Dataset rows
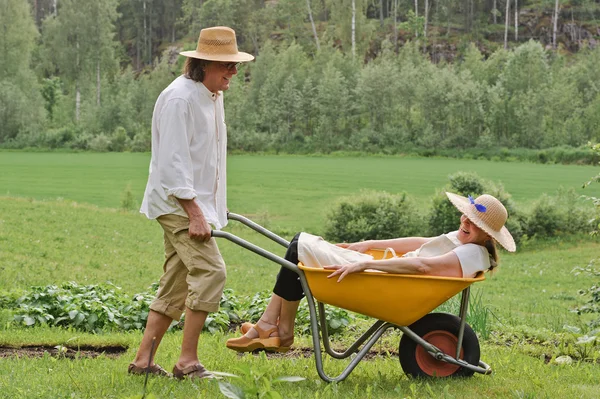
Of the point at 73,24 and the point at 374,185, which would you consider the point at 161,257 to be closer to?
the point at 374,185

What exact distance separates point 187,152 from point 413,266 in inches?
51.0

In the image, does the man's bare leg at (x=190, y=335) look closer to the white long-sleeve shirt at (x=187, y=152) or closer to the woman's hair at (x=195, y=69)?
the white long-sleeve shirt at (x=187, y=152)

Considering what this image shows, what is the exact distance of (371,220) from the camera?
2136 cm

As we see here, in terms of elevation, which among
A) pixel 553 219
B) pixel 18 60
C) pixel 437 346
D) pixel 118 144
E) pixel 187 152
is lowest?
pixel 118 144

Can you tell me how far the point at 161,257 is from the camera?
47.9 ft

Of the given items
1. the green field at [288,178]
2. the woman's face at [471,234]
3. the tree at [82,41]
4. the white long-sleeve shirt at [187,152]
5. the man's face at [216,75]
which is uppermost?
the man's face at [216,75]

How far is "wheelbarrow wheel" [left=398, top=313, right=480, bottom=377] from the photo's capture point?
14.9 feet

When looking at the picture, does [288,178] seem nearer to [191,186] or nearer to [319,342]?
[191,186]

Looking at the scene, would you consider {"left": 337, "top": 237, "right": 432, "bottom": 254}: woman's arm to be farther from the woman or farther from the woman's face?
the woman's face

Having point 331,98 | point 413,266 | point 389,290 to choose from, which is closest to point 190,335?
point 389,290

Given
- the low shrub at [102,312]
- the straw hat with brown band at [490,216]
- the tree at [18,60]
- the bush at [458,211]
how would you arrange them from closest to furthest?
the straw hat with brown band at [490,216] < the low shrub at [102,312] < the bush at [458,211] < the tree at [18,60]

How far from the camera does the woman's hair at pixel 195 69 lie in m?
4.59

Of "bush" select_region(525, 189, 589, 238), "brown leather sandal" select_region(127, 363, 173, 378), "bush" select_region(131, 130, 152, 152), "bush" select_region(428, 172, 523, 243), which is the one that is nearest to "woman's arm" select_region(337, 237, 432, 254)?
"brown leather sandal" select_region(127, 363, 173, 378)

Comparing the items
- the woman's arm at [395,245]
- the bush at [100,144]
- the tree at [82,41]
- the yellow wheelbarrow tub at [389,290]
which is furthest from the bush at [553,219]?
the tree at [82,41]
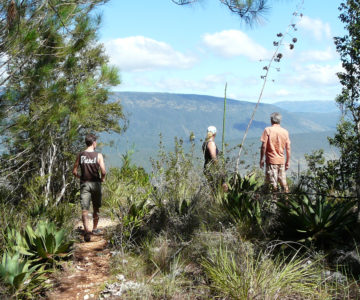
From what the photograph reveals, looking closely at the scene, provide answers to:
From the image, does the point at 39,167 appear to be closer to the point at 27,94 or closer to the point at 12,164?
the point at 12,164

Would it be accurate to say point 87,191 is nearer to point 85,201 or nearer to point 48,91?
point 85,201

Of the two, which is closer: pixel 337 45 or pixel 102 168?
pixel 102 168

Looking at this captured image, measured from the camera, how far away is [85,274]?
495cm

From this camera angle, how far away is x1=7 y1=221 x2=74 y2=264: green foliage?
485cm

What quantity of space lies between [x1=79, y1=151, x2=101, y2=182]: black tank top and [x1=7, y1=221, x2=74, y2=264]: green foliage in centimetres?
118

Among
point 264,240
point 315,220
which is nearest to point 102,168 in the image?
point 264,240

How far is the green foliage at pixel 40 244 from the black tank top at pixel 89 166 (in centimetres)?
118

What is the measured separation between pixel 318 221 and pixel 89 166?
3318mm

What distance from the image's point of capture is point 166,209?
5.90 metres

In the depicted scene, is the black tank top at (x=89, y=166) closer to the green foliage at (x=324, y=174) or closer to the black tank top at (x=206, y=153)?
the black tank top at (x=206, y=153)

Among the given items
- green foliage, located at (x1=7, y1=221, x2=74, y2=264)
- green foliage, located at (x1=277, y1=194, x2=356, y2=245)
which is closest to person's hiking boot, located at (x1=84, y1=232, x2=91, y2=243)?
green foliage, located at (x1=7, y1=221, x2=74, y2=264)

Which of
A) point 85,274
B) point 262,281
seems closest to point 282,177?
point 262,281

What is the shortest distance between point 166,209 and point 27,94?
2.96m

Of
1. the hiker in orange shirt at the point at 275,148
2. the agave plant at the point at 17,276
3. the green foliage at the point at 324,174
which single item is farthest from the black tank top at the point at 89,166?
the green foliage at the point at 324,174
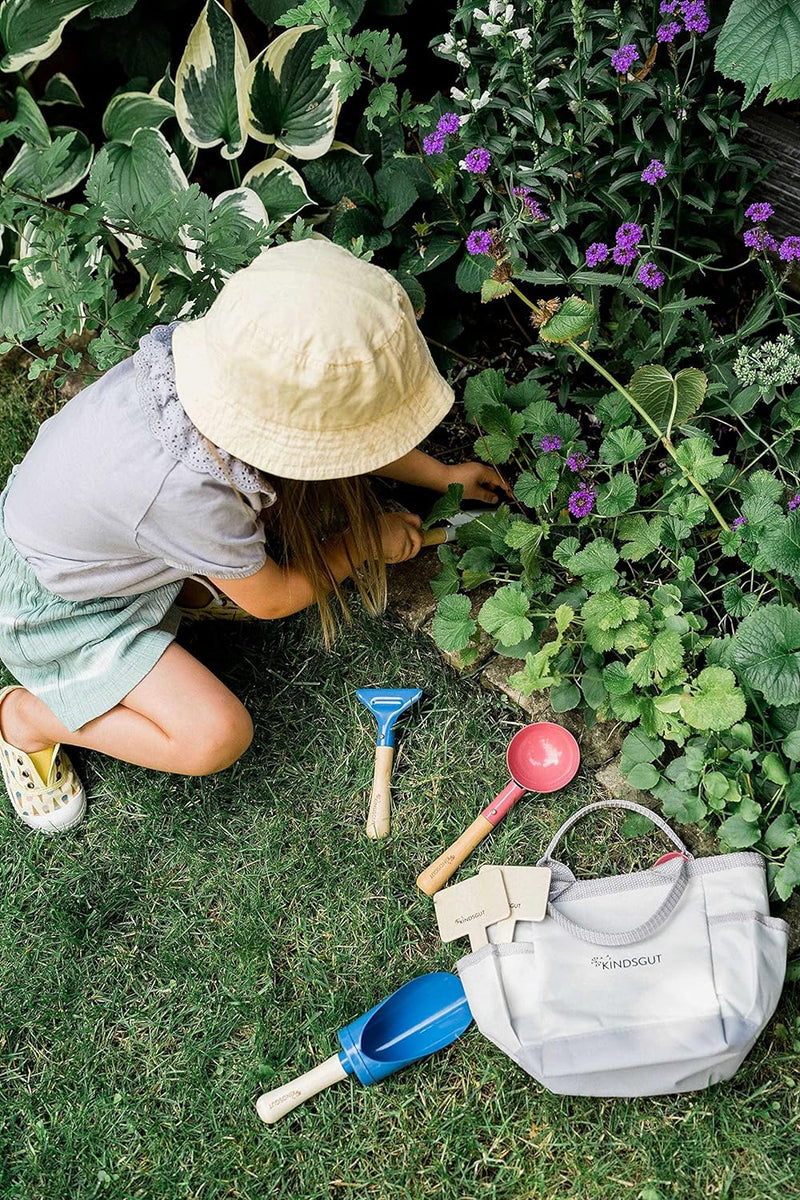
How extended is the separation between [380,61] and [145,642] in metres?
1.01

**PROBLEM DETAILS**
Leave out the pictures and transcribe the entries above exactly.

**WORKED SOLUTION**
Of the point at 73,24 and the point at 374,185, which would you consider the point at 161,257 to be closer to?
the point at 374,185

What exact distance separates point 187,152 from point 413,266 in inches?
51.0

In the image, does the man's bare leg at (x=190, y=335) look closer to the white long-sleeve shirt at (x=187, y=152) or closer to the woman's hair at (x=195, y=69)?
the white long-sleeve shirt at (x=187, y=152)

Considering what this image shows, what is the exact distance of (371,220) from the camera?
2136 cm

As we see here, in terms of elevation, which among
A) pixel 553 219
B) pixel 18 60
C) pixel 437 346
D) pixel 118 144
E) pixel 187 152
is lowest?
pixel 118 144

Can you tell me how far the point at 161,257 is from the camera?
47.9 ft

Of the given items
1. the green field at [288,178]
2. the woman's face at [471,234]
3. the tree at [82,41]
4. the white long-sleeve shirt at [187,152]
5. the man's face at [216,75]
which is uppermost?
the man's face at [216,75]

How far is "wheelbarrow wheel" [left=398, top=313, right=480, bottom=377] from the photo's capture point?
14.9 feet

When looking at the picture, does [288,178] seem nearer to [191,186] or nearer to [319,342]?
[191,186]

Looking at the scene, would you consider {"left": 337, "top": 237, "right": 432, "bottom": 254}: woman's arm to be farther from the woman or farther from the woman's face?
the woman's face

Having point 331,98 | point 413,266 | point 389,290 to choose from, which is closest to point 190,335?
point 389,290

Given
- the low shrub at [102,312]
- the straw hat with brown band at [490,216]
- the tree at [18,60]
- the bush at [458,211]
how would you arrange them from closest to furthest?
the straw hat with brown band at [490,216] < the low shrub at [102,312] < the bush at [458,211] < the tree at [18,60]

How far from the camera does the woman's hair at pixel 195 69 lie in m?
4.59

Of "bush" select_region(525, 189, 589, 238), "brown leather sandal" select_region(127, 363, 173, 378), "bush" select_region(131, 130, 152, 152), "bush" select_region(428, 172, 523, 243), which is the one that is nearest to "woman's arm" select_region(337, 237, 432, 254)?
"brown leather sandal" select_region(127, 363, 173, 378)

Comparing the items
- the woman's arm at [395,245]
- the bush at [100,144]
- the tree at [82,41]
- the yellow wheelbarrow tub at [389,290]
which is furthest from the bush at [553,219]?
the tree at [82,41]
From what the photograph reveals, looking closely at the scene, provide answers to:
From the image, does the point at 39,167 appear to be closer to the point at 27,94 or closer to the point at 12,164?
the point at 12,164

Would it be accurate to say point 87,191 is nearer to point 85,201 or nearer to point 48,91?
point 85,201

Of the two, which is closer: pixel 337 45 or pixel 102 168?
pixel 102 168

Looking at this captured image, measured from the camera, how far away is [85,274]?
495cm

From this camera angle, how far away is x1=7 y1=221 x2=74 y2=264: green foliage?
485cm

What quantity of space lies between [x1=79, y1=151, x2=101, y2=182]: black tank top and [x1=7, y1=221, x2=74, y2=264]: green foliage in centimetres?
118

Among
point 264,240
point 315,220
which is nearest to point 102,168 in the image?
point 264,240

How far is the green foliage at pixel 40 244 from the black tank top at pixel 89 166 (in centimetres)?
118

What is the measured separation between pixel 318 221 and pixel 89 166?
3318mm

What distance from the image's point of capture is point 166,209?
5.90 metres

In the depicted scene, is the black tank top at (x=89, y=166) closer to the green foliage at (x=324, y=174) or closer to the black tank top at (x=206, y=153)?
the black tank top at (x=206, y=153)

Among the given items
- green foliage, located at (x1=7, y1=221, x2=74, y2=264)
- green foliage, located at (x1=277, y1=194, x2=356, y2=245)
which is closest to person's hiking boot, located at (x1=84, y1=232, x2=91, y2=243)?
green foliage, located at (x1=7, y1=221, x2=74, y2=264)

Which of
A) point 85,274
B) point 262,281
seems closest to point 282,177?
point 262,281

What is the shortest distance between point 166,209 and point 27,94?
2.96m

Of
1. the hiker in orange shirt at the point at 275,148
2. the agave plant at the point at 17,276
3. the green foliage at the point at 324,174
which single item is farthest from the black tank top at the point at 89,166?
the green foliage at the point at 324,174
How extended is the separation between [380,61] and [145,642] in metres?
1.01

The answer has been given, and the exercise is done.